Стимул против ограничения
Европейские экономисты больше внимания уделяют проблеме стимулирования роста в среднесрочной перспективе, отдавая предпочтение таким реформам, как повышение гибкости рынка труда. Они стремятся избегать дополнительных стимулов для поддержания спроса. Жан-Клод Трише, председатель Европейского центрального банка, активно пропагандирует структурные реформы в Европе. При этом он в числе ярых сторонников идеи, что сокращение дефицитов бюджета волшебным образом поможет стимулировать рост. Все это привело к горячим, но весьма ограниченным спорам о том, что же лучше, стимулы или ограничения. На самом деле, оба подхода по отдельности не способы дать желаемый результат. Правительствам нужно думать о том, как одновременно поддерживать спрос и стимулировать предложение. Конечно, для разных стран приоритеты будут расставлены по-своему, но есть ряд общих аспектов. Во-первых, кейнсианцы правы в том, что богатые страны рискуют перегнуть палку с фискальным ужесточением в краткосрочной перспективе. Чрезмерные сокращения бюджета угрожают восстановлению, поскольку их нельзя легко компенсировать аккомодационной монетарной политикой. Необходимо улучшать не только состояние бюджета, но и систему налогообложения и расходов.
Во-вторых, можно не заметить угрозу для потенциального роста экономики и упустить возможность для проведения стимулирующих реформ на микроэкономическом уровне. В большинстве развитых стран правительства хорошо усвоили урок предыдущего финансового кризиса и довольно быстро привели в порядок банковский сектор. Но новая конкуренция и процесс отмены регулирования требуют вложений, особенно в сектор услуг, который служит основным источником занятости и темпов роста производительности.

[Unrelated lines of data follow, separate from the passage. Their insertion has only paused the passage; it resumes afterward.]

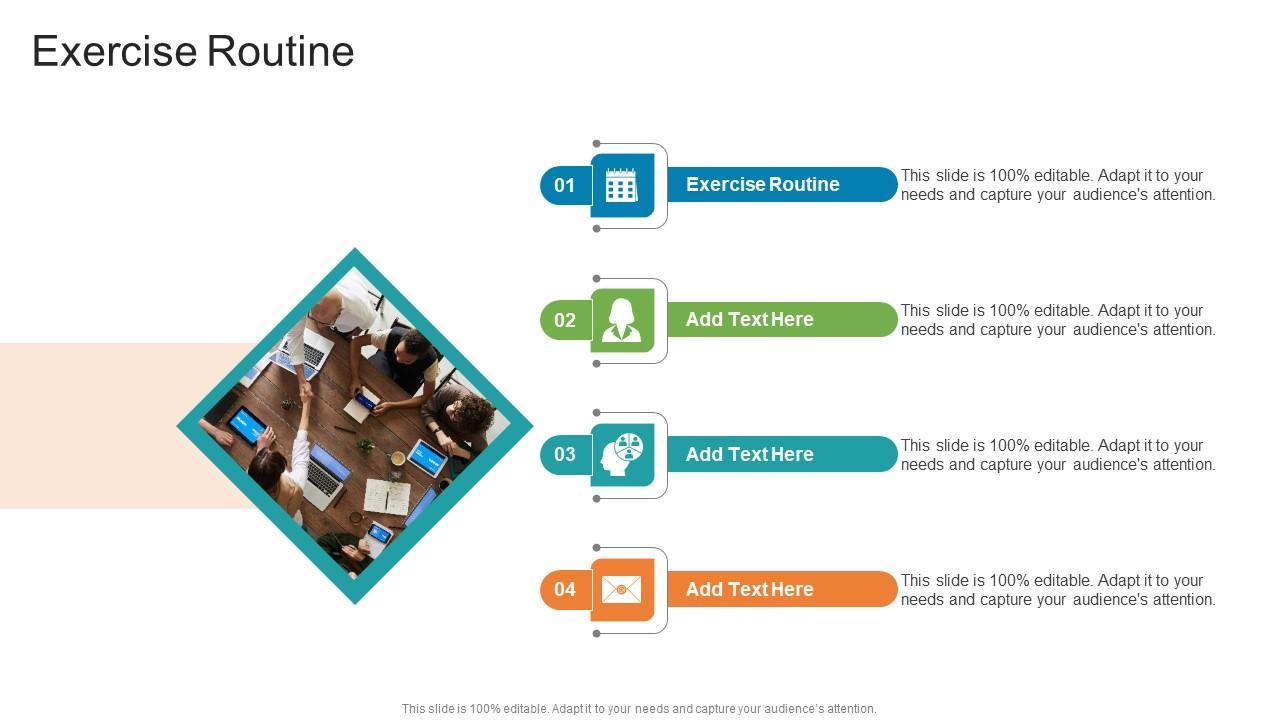 Exercise Routine

01
Exercise Routine
This slide is 100% editable. Adapt it to your needs and capture your audience's attention.

02
Add Text Here
This slide is 100% editable. Adapt it to your needs and capture your audience's attention.

03
Add Text Here
This slide is 100% editable. Adapt it to your needs and capture your audience's attention.

04
Add Text Here
This slide is 100% editable. Adapt it to your needs and capture your audience's attention.

This slide is 100% editable. Adapt it to your needs and capture your audience's attention.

Однако вместо этого большинство стран намерены стимулировать инновации путем модернизации индустриальной политики. Повышение возможности трудоустройства для нынешних безработных должно быть в числе приоритетных задач американского правительства, где рекордные уровни долгосрочной безработицы говорят о том, что рынок труда лишен гибкости. Однако быстрый рост - это отнюдь не панацея. Он не отменяет необходимость реформы пенсионной системы, в частности, снижения завышенных обязательств перед пенсионерами. Ни одной стране, какой бы богатой она не была, не удастся так просто "перерасти" свои обязательства в области пенсионного обеспечения и здравоохранения. Не остановят они и сдвиг экономической активности в сторону развивающегося мира, который сможет занять доминирующее положение в мировой экономике благодаря устойчивому росту рабочей силы. Но произойдет ли этот сдвиг на фоне процветания или на фоне стагнации, зависит от темпов роста в развитых странах. Пока слишком многое указывает на перспективу стагнации.